* _EXERCISE DATA_:
__________
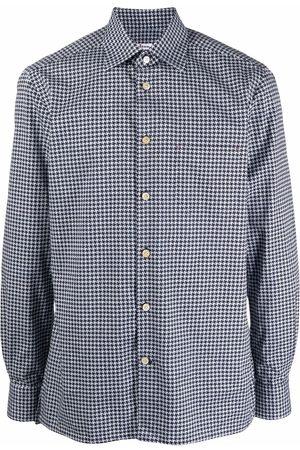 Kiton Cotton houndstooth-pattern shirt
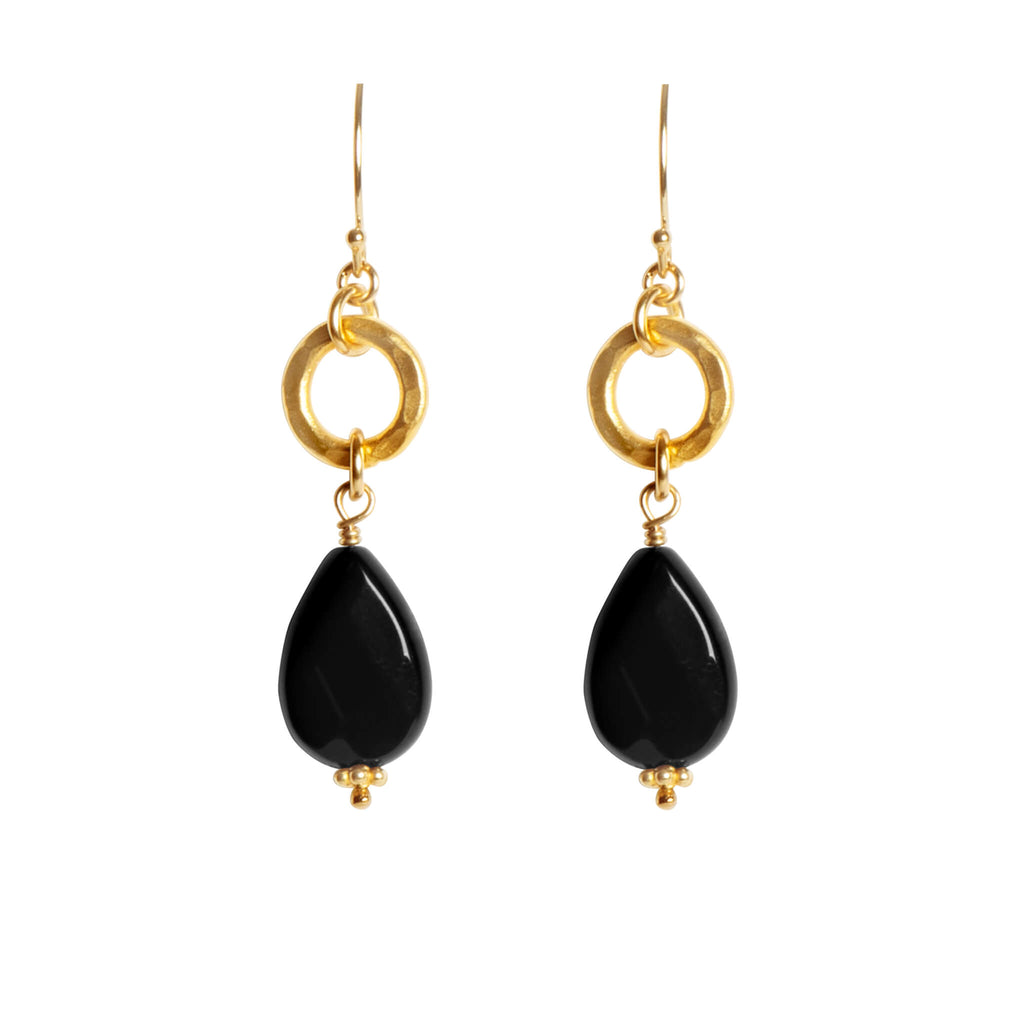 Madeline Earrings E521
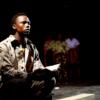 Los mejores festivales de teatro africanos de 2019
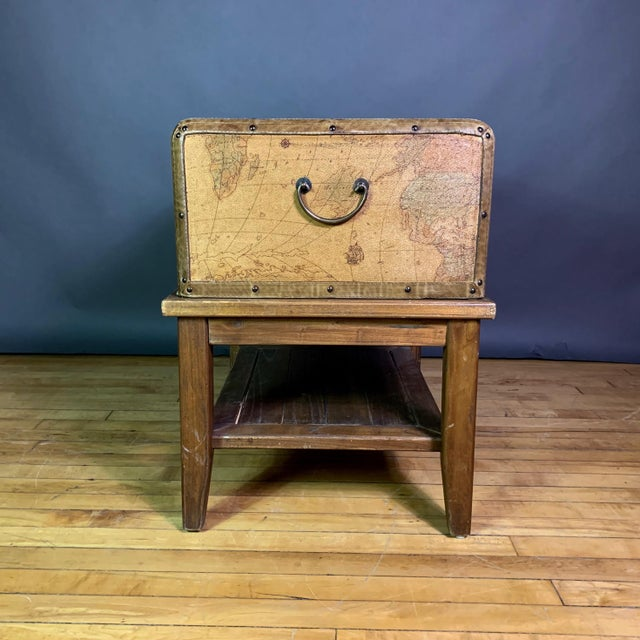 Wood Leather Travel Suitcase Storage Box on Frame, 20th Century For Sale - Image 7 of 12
__________
* _TASK TO COMPLETE_:
Pick up at the line containing "Los mejores festivales" and copy each line exactly until the data ends, including that last line; copy no pictures.

* _SOLUTION TO THE EXERCISE_:
 Los mejores festivales de teatro africanos de 2019
 Wood Leather Travel Suitcase Storage Box on Frame, 20th Century For Sale - Image 7 of 12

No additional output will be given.